Los Templarios - I: 38
Capítulo XXXVIII - De cómo hay casualidades que parecen Providencias
editarEl lector recordará sin duda que, según dijeron los esclavos moros de la torre de Castiglione, Mendo se había alejado con Elvira en dirección a la aldea de Alconetar. Mendo (el criado que asistía a la triste doña Fidela y a Elvira en la granja, funesto teatro de acontecimientos que ya dejamos referidos) había sido sobornado por el opulento Castiglione. Éste, aconsejado por la vieja Plácida, había adoptado la resolución de que, por algún tiempo, Elvira permaneciese reclusa en el convento de Nuestra Señora de la Luz. Al principio se opuso el italiano a esta medida, como peligrosa a su amor y seguridad; pero todos sus temores se disiparon luego que Plácida le manifestó la ausencia de don Guillén Gómez de Lara, que había emprendido un largo viaje.

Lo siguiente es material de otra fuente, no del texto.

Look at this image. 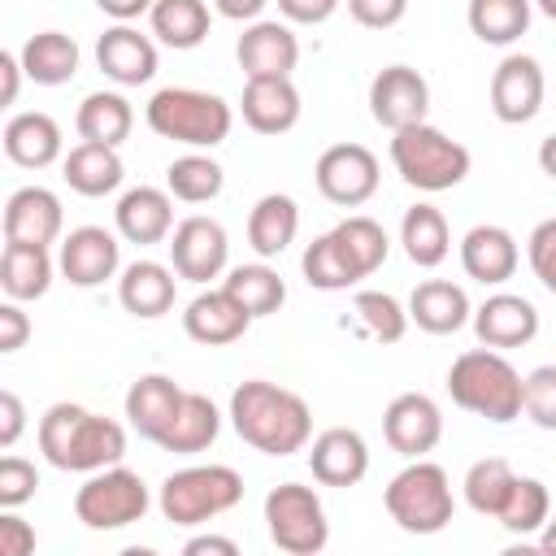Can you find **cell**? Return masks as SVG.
Listing matches in <instances>:
<instances>
[{
    "label": "cell",
    "mask_w": 556,
    "mask_h": 556,
    "mask_svg": "<svg viewBox=\"0 0 556 556\" xmlns=\"http://www.w3.org/2000/svg\"><path fill=\"white\" fill-rule=\"evenodd\" d=\"M230 426L248 447H256L265 456L304 452L313 439L308 404L295 391L265 382V378H248L230 391Z\"/></svg>",
    "instance_id": "6da1fadb"
},
{
    "label": "cell",
    "mask_w": 556,
    "mask_h": 556,
    "mask_svg": "<svg viewBox=\"0 0 556 556\" xmlns=\"http://www.w3.org/2000/svg\"><path fill=\"white\" fill-rule=\"evenodd\" d=\"M39 452L52 469L65 473H96L109 465H122L126 456V430L113 417H100L83 404H52L39 417Z\"/></svg>",
    "instance_id": "7a4b0ae2"
},
{
    "label": "cell",
    "mask_w": 556,
    "mask_h": 556,
    "mask_svg": "<svg viewBox=\"0 0 556 556\" xmlns=\"http://www.w3.org/2000/svg\"><path fill=\"white\" fill-rule=\"evenodd\" d=\"M521 391H526V378L513 369V361L500 348H486V343L460 352L447 369L452 404L495 426H508L521 417Z\"/></svg>",
    "instance_id": "3957f363"
},
{
    "label": "cell",
    "mask_w": 556,
    "mask_h": 556,
    "mask_svg": "<svg viewBox=\"0 0 556 556\" xmlns=\"http://www.w3.org/2000/svg\"><path fill=\"white\" fill-rule=\"evenodd\" d=\"M391 165L417 191H452L469 178L473 156L460 139L443 135L430 122H417L391 135Z\"/></svg>",
    "instance_id": "277c9868"
},
{
    "label": "cell",
    "mask_w": 556,
    "mask_h": 556,
    "mask_svg": "<svg viewBox=\"0 0 556 556\" xmlns=\"http://www.w3.org/2000/svg\"><path fill=\"white\" fill-rule=\"evenodd\" d=\"M143 117L161 139H174L187 148H217L235 126V109L222 96L200 87H161L148 100Z\"/></svg>",
    "instance_id": "5b68a950"
},
{
    "label": "cell",
    "mask_w": 556,
    "mask_h": 556,
    "mask_svg": "<svg viewBox=\"0 0 556 556\" xmlns=\"http://www.w3.org/2000/svg\"><path fill=\"white\" fill-rule=\"evenodd\" d=\"M382 504L391 513V521L404 530V534H439L452 513H456V500H452V482H447V469L417 456L408 460L382 491Z\"/></svg>",
    "instance_id": "8992f818"
},
{
    "label": "cell",
    "mask_w": 556,
    "mask_h": 556,
    "mask_svg": "<svg viewBox=\"0 0 556 556\" xmlns=\"http://www.w3.org/2000/svg\"><path fill=\"white\" fill-rule=\"evenodd\" d=\"M243 500V478L230 465H187L161 482V513L174 526H204Z\"/></svg>",
    "instance_id": "52a82bcc"
},
{
    "label": "cell",
    "mask_w": 556,
    "mask_h": 556,
    "mask_svg": "<svg viewBox=\"0 0 556 556\" xmlns=\"http://www.w3.org/2000/svg\"><path fill=\"white\" fill-rule=\"evenodd\" d=\"M265 526H269L274 547L287 556H317L330 543L326 504L304 482H278L265 495Z\"/></svg>",
    "instance_id": "ba28073f"
},
{
    "label": "cell",
    "mask_w": 556,
    "mask_h": 556,
    "mask_svg": "<svg viewBox=\"0 0 556 556\" xmlns=\"http://www.w3.org/2000/svg\"><path fill=\"white\" fill-rule=\"evenodd\" d=\"M152 495H148V482L126 469V465H109V469H96L78 495H74V517L87 526V530H122V526H135L143 521Z\"/></svg>",
    "instance_id": "9c48e42d"
},
{
    "label": "cell",
    "mask_w": 556,
    "mask_h": 556,
    "mask_svg": "<svg viewBox=\"0 0 556 556\" xmlns=\"http://www.w3.org/2000/svg\"><path fill=\"white\" fill-rule=\"evenodd\" d=\"M313 182L330 204L356 208L378 191L382 169H378V156L365 143H330L313 165Z\"/></svg>",
    "instance_id": "30bf717a"
},
{
    "label": "cell",
    "mask_w": 556,
    "mask_h": 556,
    "mask_svg": "<svg viewBox=\"0 0 556 556\" xmlns=\"http://www.w3.org/2000/svg\"><path fill=\"white\" fill-rule=\"evenodd\" d=\"M169 265L178 278L204 287L208 278H217L226 269V256H230V239H226V226L217 217H182L169 235Z\"/></svg>",
    "instance_id": "8fae6325"
},
{
    "label": "cell",
    "mask_w": 556,
    "mask_h": 556,
    "mask_svg": "<svg viewBox=\"0 0 556 556\" xmlns=\"http://www.w3.org/2000/svg\"><path fill=\"white\" fill-rule=\"evenodd\" d=\"M543 91H547L543 65L534 56H526V52H508L491 74V113L504 126L534 122L539 109H543Z\"/></svg>",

Acababan las monjas de terminar sus oraciones en el coro por la mañana, cuando en la celda de Elvira tenía lugar el siguiente diálogo:
-La niña parece que pasa toda la noche en vela, -decía la infernal Plácida.
-Así está tan amarilla.
-¡Pobre enamorada! Es probable que emplee sus vigilias en escribir epístolas a su amante.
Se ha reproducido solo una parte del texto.